SERANG–Pemerintah Provinsi Banten resmi meluncurkan program 1 Desa 1 Sarjana. Program ini tak lepas dari sejumlah kritik.
Program dengan alokasi bantuan keuangan Pemprov Banten sebesar Rp20 juta per mahasiswa ini, digadang-gadang sebagai terobosan untuk mencetak generasi unggul desa dan mendorong mereka menjadi motor pembangunan.
Ketua Badan Permusyawaratan Desa (BPD) Sindangheula, Kecamatan Pabuaran, Kabupaten Serang, Amin Rohani, mengatakan program ini perlu dikritisi secara serius agar tidak berhenti menjadi slogan politik tanpa manfaat nyata bagi masyarakat desa.
“Gagasannya bagus, tapi kalau tidak dikawal dengan mekanisme yang jelas, program ini hanya akan menjadi seremonial belaka,” ujarnya dalam keterangan tertulis, Sabtu (23/8/2025).
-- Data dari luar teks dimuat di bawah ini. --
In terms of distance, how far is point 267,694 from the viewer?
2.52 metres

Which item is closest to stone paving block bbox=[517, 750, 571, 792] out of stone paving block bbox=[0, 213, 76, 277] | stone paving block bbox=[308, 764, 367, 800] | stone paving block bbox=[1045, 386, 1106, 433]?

Amin mempertanyakan, jika para mahasiswa yang dibantu dengan bantuan tersebut lulus, apakah mereka akan berkomitmen kembali membangun desa.
“Setelah lulus, apakah sarjana yang dibiayai uang rakyat ini akan kembali ke desa, atau justru meninggalkan desa untuk bekerja di kota, Kalau jawabannya yang kedua, maka desa tidak mendapatkan apa-apa,” tegasnya.
Ketua BPD juga menyoroti aspek keadilan. Ia menilai program ini harus memprioritaskan warga desa yang berprestasi tapi kurang mampu.
Tanpa seleksi yang transparan, kata dia, program justru berpotensi menimbulkan kecemburuan sosial.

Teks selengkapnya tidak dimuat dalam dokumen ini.